Distributionally Robust Stochastic MPC under Disturbance-Affine Feedback Policies
For control engineers dealing with uncertain systems, this work offers a less conservative MPC approach that improves performance while maintaining recursive feasibility and stability.
This paper proposes a distributionally robust stochastic MPC framework using disturbance-affine feedback policies, which outperforms tube-based MPC in terms of initial feasible sets, average performance, and state variance control.

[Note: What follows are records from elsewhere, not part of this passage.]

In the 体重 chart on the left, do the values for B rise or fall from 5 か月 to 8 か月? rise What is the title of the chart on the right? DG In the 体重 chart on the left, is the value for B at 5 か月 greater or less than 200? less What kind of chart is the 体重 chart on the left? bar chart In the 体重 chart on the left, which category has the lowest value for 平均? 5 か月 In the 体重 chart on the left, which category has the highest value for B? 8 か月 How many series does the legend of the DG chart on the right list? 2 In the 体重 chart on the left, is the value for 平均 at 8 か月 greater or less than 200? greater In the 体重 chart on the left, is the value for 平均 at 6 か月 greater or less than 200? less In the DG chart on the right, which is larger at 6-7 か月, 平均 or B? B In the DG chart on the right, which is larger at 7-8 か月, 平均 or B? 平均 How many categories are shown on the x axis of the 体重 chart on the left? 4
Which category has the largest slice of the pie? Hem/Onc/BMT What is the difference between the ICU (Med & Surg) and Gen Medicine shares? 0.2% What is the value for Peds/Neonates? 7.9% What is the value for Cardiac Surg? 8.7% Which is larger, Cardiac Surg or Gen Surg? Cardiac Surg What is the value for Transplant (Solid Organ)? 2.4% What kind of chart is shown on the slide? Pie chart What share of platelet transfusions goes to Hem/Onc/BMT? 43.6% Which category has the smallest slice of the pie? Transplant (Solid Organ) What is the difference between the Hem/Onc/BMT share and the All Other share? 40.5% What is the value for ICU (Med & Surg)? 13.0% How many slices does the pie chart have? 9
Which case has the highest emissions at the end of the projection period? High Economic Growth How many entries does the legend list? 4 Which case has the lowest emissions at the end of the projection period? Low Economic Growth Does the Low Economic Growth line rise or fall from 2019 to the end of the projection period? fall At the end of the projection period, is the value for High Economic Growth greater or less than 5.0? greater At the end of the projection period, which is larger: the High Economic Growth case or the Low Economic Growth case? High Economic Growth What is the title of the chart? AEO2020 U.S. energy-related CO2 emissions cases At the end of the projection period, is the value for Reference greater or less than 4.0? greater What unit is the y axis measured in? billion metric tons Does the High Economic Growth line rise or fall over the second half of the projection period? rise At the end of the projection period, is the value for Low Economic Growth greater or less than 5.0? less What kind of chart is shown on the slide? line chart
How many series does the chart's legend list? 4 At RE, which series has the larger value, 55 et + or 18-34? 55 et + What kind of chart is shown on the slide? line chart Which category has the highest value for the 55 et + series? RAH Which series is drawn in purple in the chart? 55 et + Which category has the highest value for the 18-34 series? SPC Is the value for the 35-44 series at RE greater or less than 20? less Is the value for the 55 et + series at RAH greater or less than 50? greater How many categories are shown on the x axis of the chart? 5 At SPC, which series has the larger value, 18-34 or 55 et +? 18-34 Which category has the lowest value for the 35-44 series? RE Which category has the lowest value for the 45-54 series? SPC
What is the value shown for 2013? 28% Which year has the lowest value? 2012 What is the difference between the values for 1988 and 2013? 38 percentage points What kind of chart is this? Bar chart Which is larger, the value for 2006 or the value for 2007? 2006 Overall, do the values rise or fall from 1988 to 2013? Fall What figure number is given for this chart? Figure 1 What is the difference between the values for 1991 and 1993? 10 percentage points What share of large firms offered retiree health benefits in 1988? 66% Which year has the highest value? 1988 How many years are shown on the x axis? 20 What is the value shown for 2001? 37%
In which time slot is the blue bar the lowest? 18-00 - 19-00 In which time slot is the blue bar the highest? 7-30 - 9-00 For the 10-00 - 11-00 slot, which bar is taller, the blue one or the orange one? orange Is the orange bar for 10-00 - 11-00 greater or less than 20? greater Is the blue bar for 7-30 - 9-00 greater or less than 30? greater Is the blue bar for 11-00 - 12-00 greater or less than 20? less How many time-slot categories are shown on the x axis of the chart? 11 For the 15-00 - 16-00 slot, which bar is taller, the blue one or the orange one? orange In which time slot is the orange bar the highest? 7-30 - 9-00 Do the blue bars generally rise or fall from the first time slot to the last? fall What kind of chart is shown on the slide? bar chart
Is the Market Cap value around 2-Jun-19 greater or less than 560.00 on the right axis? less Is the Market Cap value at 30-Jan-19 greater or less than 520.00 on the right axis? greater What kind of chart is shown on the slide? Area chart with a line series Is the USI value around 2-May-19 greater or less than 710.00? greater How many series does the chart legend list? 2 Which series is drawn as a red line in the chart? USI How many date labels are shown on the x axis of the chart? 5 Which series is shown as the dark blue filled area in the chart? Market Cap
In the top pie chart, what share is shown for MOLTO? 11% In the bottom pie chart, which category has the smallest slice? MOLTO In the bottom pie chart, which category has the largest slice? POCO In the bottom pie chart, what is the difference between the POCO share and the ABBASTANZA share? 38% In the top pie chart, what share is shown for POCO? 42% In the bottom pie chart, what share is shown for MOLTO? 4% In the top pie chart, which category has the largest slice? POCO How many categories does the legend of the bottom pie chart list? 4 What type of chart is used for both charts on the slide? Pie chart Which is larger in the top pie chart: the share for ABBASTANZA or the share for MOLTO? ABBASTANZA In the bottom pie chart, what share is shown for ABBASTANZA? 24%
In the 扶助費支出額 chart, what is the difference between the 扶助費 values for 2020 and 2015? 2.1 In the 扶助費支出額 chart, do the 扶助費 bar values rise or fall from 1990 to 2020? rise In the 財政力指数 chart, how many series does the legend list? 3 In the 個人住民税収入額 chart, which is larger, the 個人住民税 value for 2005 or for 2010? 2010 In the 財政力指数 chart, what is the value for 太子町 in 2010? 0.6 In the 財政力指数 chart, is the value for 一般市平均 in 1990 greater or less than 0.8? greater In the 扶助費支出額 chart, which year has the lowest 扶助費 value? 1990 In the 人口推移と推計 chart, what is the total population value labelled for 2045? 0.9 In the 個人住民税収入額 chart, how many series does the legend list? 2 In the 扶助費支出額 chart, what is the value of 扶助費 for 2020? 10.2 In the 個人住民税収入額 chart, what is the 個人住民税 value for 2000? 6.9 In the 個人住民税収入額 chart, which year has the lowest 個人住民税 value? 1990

This study addresses the stochastic Model Predictive Control (MPC) problem for linear time-invariant systems subjected to unknown disturbance distributions. By leveraging the most recent disturbance data, we construct a set of distributions with similar statistical properties contained within a Wasserstein ball, thereby accounting for the worst-case impacts on constraint satisfaction. Numerous MPC strategies, particularly tube-based approaches, have been extensively studied under the Wasserstein ambiguity set, but these methods often introduce conservatism and can limit control performance. Unlike tube-based approaches, we adopt a disturbance-affine control strategy, which introduces additional control degrees of freedom. We begin by developing the Disturbance-Affine Distributionally Robust (DA-DR) MPC framework, subsequently reformulating the control problem into a tractable quadratic programming formulation. Furthermore, we establish the recursive feasibility and stability of the proposed MPC scheme. Finally, we present comprehensive theoretical analysis and simulation results, demonstrating the superiority of the DA-DR MPC over tube-based MPC in initial feasible sets, average performance, and state variance control.